Instruções da tarefa:
Segundo a homilia na festa de São Josemaria, que dois aspetos da vida do santo se propõem considerar?

O Prelado na festa de S. Josemaria: Deus “não deixa de amar-nos quando nos enganamos”

Homilia de Mons. Fernando Ocáriz por ocasião da festa de São Josemaria, na Basílica de Santo Eugénio (Roma).

Homilia na festa de São Josemaria

Na festa de hoje, e à luz das leituras da Missa, podemos considerar dois aspetos da vida de São Josemaria que nos mostram como era a sua relação com Deus: a filiação divina e a santificação do trabalho.

Filiação divina

«Não recebestes um espírito de escravidão para recair no temor –afirma São Paulo numa das leituras que acabamos de ouvir–, mas um Espírito de adoção filial, pelo qual exclamamos: “Abba, Pai!”» (Rm 8, 15). Pelo Batismo, somos filhos de Deus em Cristo, e isto supõe uma nova maneira de ver Deus, marcada pelo amor, pela confiança e simplicidade, que são as atitudes próprias de um filho para com o seu pai.

Registos apresentados:
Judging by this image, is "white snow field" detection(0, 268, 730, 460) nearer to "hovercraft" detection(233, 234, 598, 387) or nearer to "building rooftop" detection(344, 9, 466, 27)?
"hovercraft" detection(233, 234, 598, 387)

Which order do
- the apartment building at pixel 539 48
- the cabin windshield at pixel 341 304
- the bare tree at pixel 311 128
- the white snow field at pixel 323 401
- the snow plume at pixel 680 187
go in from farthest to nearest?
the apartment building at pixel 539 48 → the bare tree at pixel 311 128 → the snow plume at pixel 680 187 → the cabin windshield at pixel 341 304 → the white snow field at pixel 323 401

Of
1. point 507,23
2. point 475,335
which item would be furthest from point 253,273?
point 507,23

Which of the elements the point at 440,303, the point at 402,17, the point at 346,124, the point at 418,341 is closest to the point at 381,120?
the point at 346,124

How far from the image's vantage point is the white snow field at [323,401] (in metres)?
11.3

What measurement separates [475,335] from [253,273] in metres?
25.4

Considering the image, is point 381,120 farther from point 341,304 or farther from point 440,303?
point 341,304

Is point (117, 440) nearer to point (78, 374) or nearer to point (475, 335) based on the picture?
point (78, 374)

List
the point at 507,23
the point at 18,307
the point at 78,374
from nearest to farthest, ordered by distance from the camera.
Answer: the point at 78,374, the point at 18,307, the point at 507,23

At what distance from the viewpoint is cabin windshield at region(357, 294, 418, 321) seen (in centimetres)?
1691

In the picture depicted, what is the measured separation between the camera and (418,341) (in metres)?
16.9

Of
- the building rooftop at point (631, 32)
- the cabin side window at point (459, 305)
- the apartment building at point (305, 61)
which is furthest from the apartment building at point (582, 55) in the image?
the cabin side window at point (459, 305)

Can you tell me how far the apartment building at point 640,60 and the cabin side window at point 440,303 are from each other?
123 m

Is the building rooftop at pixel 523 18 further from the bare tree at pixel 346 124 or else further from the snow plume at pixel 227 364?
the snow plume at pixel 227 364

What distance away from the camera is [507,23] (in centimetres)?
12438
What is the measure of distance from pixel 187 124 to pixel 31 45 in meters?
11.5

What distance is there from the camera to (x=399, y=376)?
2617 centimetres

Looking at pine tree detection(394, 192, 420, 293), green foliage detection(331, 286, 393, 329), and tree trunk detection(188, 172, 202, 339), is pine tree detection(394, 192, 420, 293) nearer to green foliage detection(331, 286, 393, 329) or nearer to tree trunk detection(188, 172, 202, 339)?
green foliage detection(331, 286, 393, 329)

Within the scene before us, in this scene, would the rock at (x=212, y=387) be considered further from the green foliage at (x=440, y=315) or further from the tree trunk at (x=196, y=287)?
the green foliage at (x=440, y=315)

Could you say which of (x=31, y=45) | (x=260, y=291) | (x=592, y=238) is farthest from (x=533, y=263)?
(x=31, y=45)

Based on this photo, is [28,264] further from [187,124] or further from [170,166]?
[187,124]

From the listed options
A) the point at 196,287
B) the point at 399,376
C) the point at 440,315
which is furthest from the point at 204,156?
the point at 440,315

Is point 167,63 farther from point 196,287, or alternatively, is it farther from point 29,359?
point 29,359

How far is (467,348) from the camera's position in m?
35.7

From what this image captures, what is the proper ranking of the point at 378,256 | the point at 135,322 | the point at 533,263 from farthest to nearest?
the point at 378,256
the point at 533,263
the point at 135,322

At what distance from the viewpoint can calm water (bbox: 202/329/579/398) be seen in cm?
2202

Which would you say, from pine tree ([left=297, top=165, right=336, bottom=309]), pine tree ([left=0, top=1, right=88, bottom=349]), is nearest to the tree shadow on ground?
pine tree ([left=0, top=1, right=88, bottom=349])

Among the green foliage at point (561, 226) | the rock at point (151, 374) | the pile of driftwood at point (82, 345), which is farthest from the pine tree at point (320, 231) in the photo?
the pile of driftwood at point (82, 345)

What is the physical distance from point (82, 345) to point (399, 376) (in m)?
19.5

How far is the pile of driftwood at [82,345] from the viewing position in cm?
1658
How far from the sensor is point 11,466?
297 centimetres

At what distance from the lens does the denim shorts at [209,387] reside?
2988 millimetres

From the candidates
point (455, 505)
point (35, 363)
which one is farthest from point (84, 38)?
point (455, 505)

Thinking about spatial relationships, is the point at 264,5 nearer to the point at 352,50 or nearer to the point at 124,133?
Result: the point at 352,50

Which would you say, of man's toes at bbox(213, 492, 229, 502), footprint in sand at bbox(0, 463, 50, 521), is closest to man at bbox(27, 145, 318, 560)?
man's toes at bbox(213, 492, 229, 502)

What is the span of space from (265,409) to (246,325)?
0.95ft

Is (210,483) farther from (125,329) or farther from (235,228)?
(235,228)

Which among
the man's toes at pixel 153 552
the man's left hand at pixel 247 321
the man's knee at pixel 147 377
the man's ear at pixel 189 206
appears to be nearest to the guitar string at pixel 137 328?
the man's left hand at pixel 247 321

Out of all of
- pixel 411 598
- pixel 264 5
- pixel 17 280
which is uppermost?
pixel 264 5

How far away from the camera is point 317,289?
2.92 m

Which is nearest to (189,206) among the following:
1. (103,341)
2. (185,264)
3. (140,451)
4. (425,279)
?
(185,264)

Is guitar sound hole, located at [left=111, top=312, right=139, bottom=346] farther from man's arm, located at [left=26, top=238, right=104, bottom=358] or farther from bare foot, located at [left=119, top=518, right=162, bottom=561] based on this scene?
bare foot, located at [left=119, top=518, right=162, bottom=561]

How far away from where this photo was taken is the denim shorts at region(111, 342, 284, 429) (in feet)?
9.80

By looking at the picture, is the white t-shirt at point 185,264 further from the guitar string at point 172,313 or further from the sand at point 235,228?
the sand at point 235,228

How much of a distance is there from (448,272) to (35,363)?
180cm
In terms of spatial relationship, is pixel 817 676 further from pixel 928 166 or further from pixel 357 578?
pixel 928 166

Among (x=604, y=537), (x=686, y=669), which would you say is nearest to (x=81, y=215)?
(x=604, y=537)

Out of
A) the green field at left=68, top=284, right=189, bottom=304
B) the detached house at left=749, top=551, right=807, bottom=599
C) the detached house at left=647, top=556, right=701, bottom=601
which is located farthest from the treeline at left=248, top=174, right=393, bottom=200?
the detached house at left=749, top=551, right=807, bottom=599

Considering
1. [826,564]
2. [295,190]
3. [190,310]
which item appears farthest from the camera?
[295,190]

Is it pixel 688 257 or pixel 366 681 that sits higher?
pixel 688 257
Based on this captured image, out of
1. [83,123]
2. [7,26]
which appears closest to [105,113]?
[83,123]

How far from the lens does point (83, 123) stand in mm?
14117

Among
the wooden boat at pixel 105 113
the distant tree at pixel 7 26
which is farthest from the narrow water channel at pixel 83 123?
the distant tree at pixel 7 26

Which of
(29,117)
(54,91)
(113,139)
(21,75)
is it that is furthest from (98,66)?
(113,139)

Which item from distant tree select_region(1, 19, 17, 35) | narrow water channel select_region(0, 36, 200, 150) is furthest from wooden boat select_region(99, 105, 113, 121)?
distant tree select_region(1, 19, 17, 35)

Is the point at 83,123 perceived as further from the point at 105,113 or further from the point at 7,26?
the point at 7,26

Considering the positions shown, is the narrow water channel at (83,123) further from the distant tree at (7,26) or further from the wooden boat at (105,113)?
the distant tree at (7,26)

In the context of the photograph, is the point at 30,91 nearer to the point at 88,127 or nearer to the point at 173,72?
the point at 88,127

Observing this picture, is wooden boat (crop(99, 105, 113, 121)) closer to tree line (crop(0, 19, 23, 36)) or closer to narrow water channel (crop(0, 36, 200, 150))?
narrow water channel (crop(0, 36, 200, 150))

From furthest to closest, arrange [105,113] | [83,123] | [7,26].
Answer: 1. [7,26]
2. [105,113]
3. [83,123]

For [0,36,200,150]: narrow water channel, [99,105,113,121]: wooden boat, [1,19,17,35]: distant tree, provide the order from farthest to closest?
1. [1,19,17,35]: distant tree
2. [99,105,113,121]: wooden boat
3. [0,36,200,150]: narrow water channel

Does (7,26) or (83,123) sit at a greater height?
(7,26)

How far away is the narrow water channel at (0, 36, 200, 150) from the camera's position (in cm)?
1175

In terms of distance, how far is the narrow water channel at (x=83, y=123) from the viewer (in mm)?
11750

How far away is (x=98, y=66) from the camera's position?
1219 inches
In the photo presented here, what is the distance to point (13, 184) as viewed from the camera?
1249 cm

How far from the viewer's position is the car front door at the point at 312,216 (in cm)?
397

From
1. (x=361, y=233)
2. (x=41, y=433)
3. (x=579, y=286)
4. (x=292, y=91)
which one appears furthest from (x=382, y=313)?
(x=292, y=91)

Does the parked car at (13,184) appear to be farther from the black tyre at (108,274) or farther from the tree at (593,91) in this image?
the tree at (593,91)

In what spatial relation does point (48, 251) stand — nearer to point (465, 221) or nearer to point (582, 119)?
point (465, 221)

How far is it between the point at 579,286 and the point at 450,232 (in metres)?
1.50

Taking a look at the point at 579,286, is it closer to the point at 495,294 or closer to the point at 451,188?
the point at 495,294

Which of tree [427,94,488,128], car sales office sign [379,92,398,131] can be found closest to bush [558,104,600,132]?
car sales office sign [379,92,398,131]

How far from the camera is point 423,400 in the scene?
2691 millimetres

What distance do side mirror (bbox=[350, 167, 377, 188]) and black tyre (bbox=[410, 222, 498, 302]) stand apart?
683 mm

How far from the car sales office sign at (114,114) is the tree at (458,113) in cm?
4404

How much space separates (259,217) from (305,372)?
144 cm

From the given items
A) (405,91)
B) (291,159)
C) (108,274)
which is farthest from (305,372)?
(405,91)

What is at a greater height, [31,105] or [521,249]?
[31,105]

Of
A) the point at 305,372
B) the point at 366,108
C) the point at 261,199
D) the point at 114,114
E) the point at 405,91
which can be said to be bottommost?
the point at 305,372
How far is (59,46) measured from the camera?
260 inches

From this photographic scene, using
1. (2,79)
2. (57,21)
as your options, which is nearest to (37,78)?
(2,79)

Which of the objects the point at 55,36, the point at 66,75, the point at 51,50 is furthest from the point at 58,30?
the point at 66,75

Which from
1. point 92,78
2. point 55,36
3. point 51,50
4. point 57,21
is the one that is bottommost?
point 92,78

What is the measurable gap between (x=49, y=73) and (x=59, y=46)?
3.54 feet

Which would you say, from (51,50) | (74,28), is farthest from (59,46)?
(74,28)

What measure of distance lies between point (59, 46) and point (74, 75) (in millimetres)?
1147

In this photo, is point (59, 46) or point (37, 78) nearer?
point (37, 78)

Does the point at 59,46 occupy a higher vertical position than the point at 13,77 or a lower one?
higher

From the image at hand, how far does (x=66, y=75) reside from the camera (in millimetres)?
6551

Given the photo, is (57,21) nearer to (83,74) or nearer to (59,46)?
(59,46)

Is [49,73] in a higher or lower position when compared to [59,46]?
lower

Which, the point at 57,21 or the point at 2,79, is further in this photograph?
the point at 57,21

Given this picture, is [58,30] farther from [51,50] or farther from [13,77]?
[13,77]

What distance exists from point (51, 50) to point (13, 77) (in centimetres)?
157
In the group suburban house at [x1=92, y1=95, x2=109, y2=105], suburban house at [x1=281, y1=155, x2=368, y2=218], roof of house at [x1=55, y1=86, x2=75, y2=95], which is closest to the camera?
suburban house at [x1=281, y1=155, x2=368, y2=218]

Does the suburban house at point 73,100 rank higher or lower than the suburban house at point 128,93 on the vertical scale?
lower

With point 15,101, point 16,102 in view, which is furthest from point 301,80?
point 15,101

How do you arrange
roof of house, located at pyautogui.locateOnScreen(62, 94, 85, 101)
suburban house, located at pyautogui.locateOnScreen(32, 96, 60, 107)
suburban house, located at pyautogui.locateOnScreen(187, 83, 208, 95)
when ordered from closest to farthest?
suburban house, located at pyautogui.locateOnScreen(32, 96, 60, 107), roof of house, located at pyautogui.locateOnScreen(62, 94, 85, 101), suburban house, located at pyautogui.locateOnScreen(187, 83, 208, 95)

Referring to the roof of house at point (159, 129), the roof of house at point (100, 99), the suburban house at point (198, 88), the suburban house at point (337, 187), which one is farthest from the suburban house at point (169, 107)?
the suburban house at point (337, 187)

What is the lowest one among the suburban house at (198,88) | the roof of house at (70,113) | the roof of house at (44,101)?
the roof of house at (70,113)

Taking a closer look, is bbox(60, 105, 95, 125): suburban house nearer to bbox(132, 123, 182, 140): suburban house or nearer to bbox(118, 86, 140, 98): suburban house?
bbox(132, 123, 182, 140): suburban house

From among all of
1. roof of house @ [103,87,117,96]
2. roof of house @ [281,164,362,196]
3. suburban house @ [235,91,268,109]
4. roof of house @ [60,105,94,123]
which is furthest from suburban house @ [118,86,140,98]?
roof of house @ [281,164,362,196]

Resolução da tarefa:
A filiação divina e a santificação do trabalho.